What to produce: Please reproduce the lines below word for word, all of them, leaving out the pictures.

● ● ● ● ● ● ●

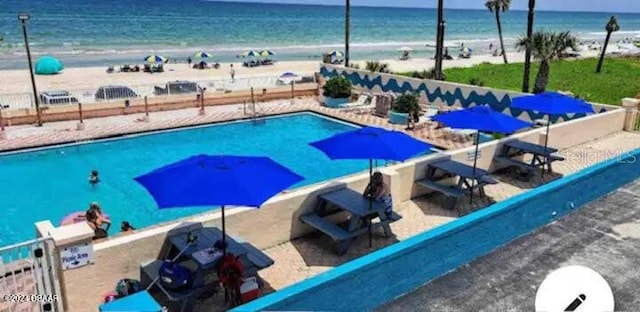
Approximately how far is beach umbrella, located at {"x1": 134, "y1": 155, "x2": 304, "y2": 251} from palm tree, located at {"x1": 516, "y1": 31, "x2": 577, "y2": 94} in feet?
67.8

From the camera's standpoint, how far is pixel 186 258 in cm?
762

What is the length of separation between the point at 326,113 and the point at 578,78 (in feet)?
63.7

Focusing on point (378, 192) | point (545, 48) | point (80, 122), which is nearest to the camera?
point (378, 192)

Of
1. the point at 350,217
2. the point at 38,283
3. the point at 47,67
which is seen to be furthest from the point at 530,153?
the point at 47,67

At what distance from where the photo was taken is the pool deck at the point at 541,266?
19.4 feet

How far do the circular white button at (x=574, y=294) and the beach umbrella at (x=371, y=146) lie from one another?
14.7 ft

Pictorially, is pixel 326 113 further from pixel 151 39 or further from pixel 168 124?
pixel 151 39

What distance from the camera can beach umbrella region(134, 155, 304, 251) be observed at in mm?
6368

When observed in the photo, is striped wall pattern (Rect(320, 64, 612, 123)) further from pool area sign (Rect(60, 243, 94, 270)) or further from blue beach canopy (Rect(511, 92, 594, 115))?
pool area sign (Rect(60, 243, 94, 270))

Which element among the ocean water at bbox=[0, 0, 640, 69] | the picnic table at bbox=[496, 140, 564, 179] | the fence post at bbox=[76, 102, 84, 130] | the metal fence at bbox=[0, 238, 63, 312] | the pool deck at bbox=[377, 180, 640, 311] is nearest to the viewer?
→ the pool deck at bbox=[377, 180, 640, 311]

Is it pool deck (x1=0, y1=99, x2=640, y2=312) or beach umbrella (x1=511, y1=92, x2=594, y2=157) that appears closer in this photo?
pool deck (x1=0, y1=99, x2=640, y2=312)

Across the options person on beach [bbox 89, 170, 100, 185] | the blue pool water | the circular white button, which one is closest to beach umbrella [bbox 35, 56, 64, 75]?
the blue pool water

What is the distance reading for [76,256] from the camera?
686 cm

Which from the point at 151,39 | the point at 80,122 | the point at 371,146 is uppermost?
the point at 151,39
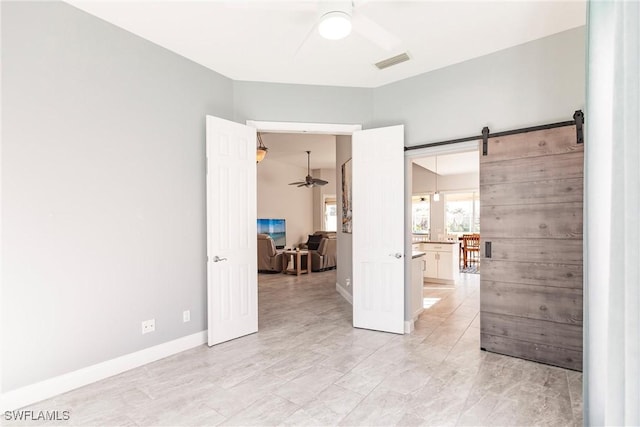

● ● ● ● ● ● ●

Exercise output:
Approximately how far is beach umbrella, located at {"x1": 134, "y1": 155, "x2": 304, "y2": 251} from palm tree, located at {"x1": 516, "y1": 31, "x2": 577, "y2": 94} in feet?
67.8

From the camera's standpoint, how far is pixel 186 258 in cm?
762

What is the length of separation between the point at 326,113 and the point at 578,78 (in feet)?
63.7

Focusing on point (378, 192) | point (545, 48) | point (80, 122), which is nearest to the camera?
point (378, 192)

Of
1. the point at 350,217
2. the point at 38,283
3. the point at 47,67
which is seen to be furthest from the point at 530,153?
the point at 47,67

At what distance from where the photo was taken is the pool deck at the point at 541,266?
19.4 feet

How far do the circular white button at (x=574, y=294) and the beach umbrella at (x=371, y=146) lie from one another?
14.7 ft

Pictorially, is pixel 326 113 further from pixel 151 39 or further from pixel 168 124?
pixel 151 39

What distance from the camera can beach umbrella region(134, 155, 304, 251) be observed at in mm?
6368

When observed in the photo, is striped wall pattern (Rect(320, 64, 612, 123)) further from pool area sign (Rect(60, 243, 94, 270)) or further from blue beach canopy (Rect(511, 92, 594, 115))?
pool area sign (Rect(60, 243, 94, 270))

Which element among the ocean water at bbox=[0, 0, 640, 69] | the picnic table at bbox=[496, 140, 564, 179] | the fence post at bbox=[76, 102, 84, 130] | the metal fence at bbox=[0, 238, 63, 312] | the pool deck at bbox=[377, 180, 640, 311] is nearest to the viewer?
→ the pool deck at bbox=[377, 180, 640, 311]

Is it pool deck (x1=0, y1=99, x2=640, y2=312) or beach umbrella (x1=511, y1=92, x2=594, y2=157) that appears closer in this photo?
pool deck (x1=0, y1=99, x2=640, y2=312)

Across the options person on beach [bbox 89, 170, 100, 185] | the blue pool water | the circular white button, which one is closest to beach umbrella [bbox 35, 56, 64, 75]?
the blue pool water

What is the distance reading for [76,256] from the camera?
686 cm

Which from the point at 151,39 | the point at 80,122 | the point at 371,146 is uppermost?
the point at 151,39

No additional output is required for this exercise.